Rosemount officials hope the city’s new splash pad is a first step toward making its Central Park a year-round ‘destination location.’
Rosemount residents are finding the new splash pad at Central Park a good way to cool off.
“Especially for a twin mom, it’s wonderful.” said Nichole Hall, of Rosemount, who was enjoying the new water play area with her 20-month-old twins. At a pool, she said, she would have to have another adult to help watch the kids. But here she can watch as they both toddle about. Already by opening week she had visited a couple of times.
“All the different water chutes,” she said. “They love it.”
The new water play area, north of City Hall, opened late in July. It’s about 4,000 square feet, with tall gushers for older kids and short fountains and misters for little ones.
In one section, water jets form a tunnel for kids to run through. In a “water journey” area, kids pump a handle seven times, and a rush of water flows through creek-like channels, past gates and water wheels, and gathers in tiny flood plains.
Erin Moyer, a resident of Rosemount for nine years who recently moved to Apple Valley, had heard it was opening and wanted to come check it out. She sat by her three-week-old son in a stroller, while her 4-year-old daughter raced around.
“She likes to bring her bucket and fill it up and make ‘stew,’” said Moyer. “It’s great.”
Tammy Ford, of Rosemount, said her two-year-old grandson, Easton Ford, had been playing for two hours.
“He was driving cars in the little ravine,” she said. “We have little boats we’ll bring next time.”
Ford likes that it is free and that she can be nearby interacting but doesn’t have to get wet. “I wish they would have had this when my kids were little,” she said. “It would have made summers a lot nicer.”
Ford said they had been driving to the splash pad in Apple Valley prior to this one opening up. Now, she said, they can walk.
Parks and Recreation Director Dan Schultz said the splash pad, with a price tag of $821,000, is part of a larger effort to bring people together in the downtown area. The city, he said, has a long-term goal of making the area more of a central hub for activities.
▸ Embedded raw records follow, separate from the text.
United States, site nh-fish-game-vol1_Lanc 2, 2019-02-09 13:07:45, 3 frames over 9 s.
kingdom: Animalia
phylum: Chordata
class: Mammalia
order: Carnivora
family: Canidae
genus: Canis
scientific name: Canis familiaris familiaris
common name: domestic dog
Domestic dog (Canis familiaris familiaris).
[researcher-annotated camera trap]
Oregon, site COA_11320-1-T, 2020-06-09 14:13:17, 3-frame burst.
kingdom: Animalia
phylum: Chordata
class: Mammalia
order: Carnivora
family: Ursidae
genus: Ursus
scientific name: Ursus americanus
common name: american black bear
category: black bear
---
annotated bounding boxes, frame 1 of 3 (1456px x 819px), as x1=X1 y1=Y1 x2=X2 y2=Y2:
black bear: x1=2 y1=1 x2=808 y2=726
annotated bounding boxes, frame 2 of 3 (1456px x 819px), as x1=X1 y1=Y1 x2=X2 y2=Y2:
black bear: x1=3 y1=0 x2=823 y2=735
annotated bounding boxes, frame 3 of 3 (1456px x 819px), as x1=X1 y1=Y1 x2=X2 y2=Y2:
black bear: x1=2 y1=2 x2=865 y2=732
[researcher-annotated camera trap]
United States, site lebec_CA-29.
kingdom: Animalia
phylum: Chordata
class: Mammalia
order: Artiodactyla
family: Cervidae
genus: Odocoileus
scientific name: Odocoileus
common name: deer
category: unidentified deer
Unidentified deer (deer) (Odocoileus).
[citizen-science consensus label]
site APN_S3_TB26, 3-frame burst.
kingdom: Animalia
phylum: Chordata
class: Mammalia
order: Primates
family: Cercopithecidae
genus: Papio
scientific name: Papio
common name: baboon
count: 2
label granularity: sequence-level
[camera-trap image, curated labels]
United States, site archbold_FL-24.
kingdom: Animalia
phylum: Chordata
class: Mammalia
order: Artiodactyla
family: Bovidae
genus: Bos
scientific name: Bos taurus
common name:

Officials would “like to see more things brought down to Central Park,” he said, making the area “more of a destination location year round.”
Around the perimeter of the splash pad, the city planted trees and shrubs, and along the hillside to the east, seeded native prairie.
Schultz said people have floated a number of ideas aimed at continuing to develop the surrounding area.
Ideas for phase two include a natural playground nearby as well as a fire pit for teens.
There is also talk of making the asphalt area to the west of the splash pad into more of a dedicated special events area. Community events are already held there, and improvements such as decorative lighting and landscaping could be made.